How Long Will Support Last?
A KEY question - perhaps the key question related to the US military commitment in the Persian Gulf - is how long American public support can be sustained. This question can be broken down into several additional queries - all of which are being pondered by President Bush and his advisers: If, when fully ready to go on the offensive (say, in mid-October), the United Nations forces - predominantly American, of course - move into Kuwait, will the US public back this initiative in the absence of any further major provocation by Iraq?
Over breakfast the other morning, Lee Hamilton, an influential Democratic congressman, indicated that he and many others in Congress wouldn't go along. They back the American presence in the Gulf but have no taste for the US initiating a shooting war unless there are additional Iraqi acts of aggression or terrorism.
A recent poll shows that 85 percent of Americans are supporting the US military mission to the Mideast, and that most of them would back a shooting war - if all else fails.
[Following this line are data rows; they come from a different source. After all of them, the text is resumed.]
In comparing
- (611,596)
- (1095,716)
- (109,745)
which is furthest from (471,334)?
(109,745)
That could be read in no other way than this, it seems to me:
The public is withholding its endorsement of military action that would mean the loss of American lives. That is, the provocation from Saddam Hussein that prompted the initial US response wouldn't necessarily be enough to bring about widespread public approval.
Another visitor at breakfast was former Deputy Secretary of State Joseph Sisco, an adviser to the Bush administration on the Middle East. On the subject of public attitudes a newsman asked: ``How are Americans going to take it when the body bags begin to be sent home and, particularly, when they see it is mainly their boys being killed and that there are, for example, no Japanese losing their lives?''
Sisco said that this, indeed, would pose a problem in sustaining support for the war. But he asserted that there were no comparisons to be drawn between this Persian Gulf crisis and the Vietnam war. Asked whether the US might get ``bogged down in the Gulf'' the way we were in Vietnam, Sisco said, ``Absolutely not.''
Question: What is the US objective in the Gulf?
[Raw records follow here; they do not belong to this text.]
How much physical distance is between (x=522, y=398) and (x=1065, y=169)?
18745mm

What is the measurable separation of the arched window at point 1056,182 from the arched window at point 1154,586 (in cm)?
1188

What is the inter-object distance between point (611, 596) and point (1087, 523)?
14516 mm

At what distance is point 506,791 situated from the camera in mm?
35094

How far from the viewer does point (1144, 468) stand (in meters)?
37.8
There seems to be overwhelming congressional and public approval for forcing Saddam to pull out of Kuwait. Beyond that this backing becomes problematical.
There are those like Sen. Richard Lugar, an important figure on the Senate Foreign Relations Committee, who two weeks ago told our group that he believed there was already sufficient provocation for the US to move into Kuwait militarily if it appears that Saddam isn't caving in to the economic sanctions.
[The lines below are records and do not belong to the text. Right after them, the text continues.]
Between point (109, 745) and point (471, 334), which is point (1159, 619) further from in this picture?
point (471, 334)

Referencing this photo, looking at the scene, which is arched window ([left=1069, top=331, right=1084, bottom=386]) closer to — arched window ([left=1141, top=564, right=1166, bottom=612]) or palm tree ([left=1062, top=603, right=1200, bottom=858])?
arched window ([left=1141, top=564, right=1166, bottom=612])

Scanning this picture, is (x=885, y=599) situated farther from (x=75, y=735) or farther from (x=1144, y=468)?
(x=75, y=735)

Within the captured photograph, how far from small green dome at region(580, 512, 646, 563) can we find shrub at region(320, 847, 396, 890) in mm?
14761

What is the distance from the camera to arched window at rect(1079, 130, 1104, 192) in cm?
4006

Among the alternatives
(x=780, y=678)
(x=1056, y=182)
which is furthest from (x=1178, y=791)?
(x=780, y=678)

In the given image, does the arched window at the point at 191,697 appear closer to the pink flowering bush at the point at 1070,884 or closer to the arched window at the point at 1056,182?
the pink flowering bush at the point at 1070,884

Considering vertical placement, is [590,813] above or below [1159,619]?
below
If I read Senator Lugar's position right, it is that the final US objective must be to see that Saddam and his militant government is deposed and its capacity to build nuclear and chemical weapons is destroyed. Such a goal, it seems to me, might well entail the movement of American troops eventually into Iraq.
Perhaps most Americans would agree with Lugar, at least at this point - before experiencing the killing that would ensue and possibly endure for a painfully long time, even in a ``short'' war.
Others might agree with Representative Hamilton, who said he did not see it as the US objective to topple Saddam. ``We lived with him before all this,'' he said, ``and we could live with him afterward.'' Hamilton said that Saddam's war potential, including his capacity to build nuclear and chemical weapons, could be destroyed simply by cutting off the export of the materials Saddam would need to build these weapons.
Question: What if the US decides to wait Saddam out until the embargo breaks his resolve - and this means that US troops will just sit there in the desert, month after month? This would be a situation where Saddam had provided no additional major provocation - nothing that would stir up a war frenzy here in the US with a clear public demand that the president conduct a shooting war.
There is no apparent US planning for a long-wait contingency. The expectation is that the economic pinch will get the job done. At least, that's the expectation Mr. Bush is underscoring in his utterances.
Indeed, Bush interprets Saddam's recent outburst of threats as an admission that the embargo is beginning to bite.
But, quite obviously, a kind of stalemate could come to pass, with Saddam hanging tough and the US feeling the economic noose was tightening and that it would be better to wait than to fight.
In such an event, it seems clear that the public would soon become restless. The billions going into the Gulf initiative and its negative impact on our economy would in no time at all cut deeply into the public's enthusiasm for the enterprise.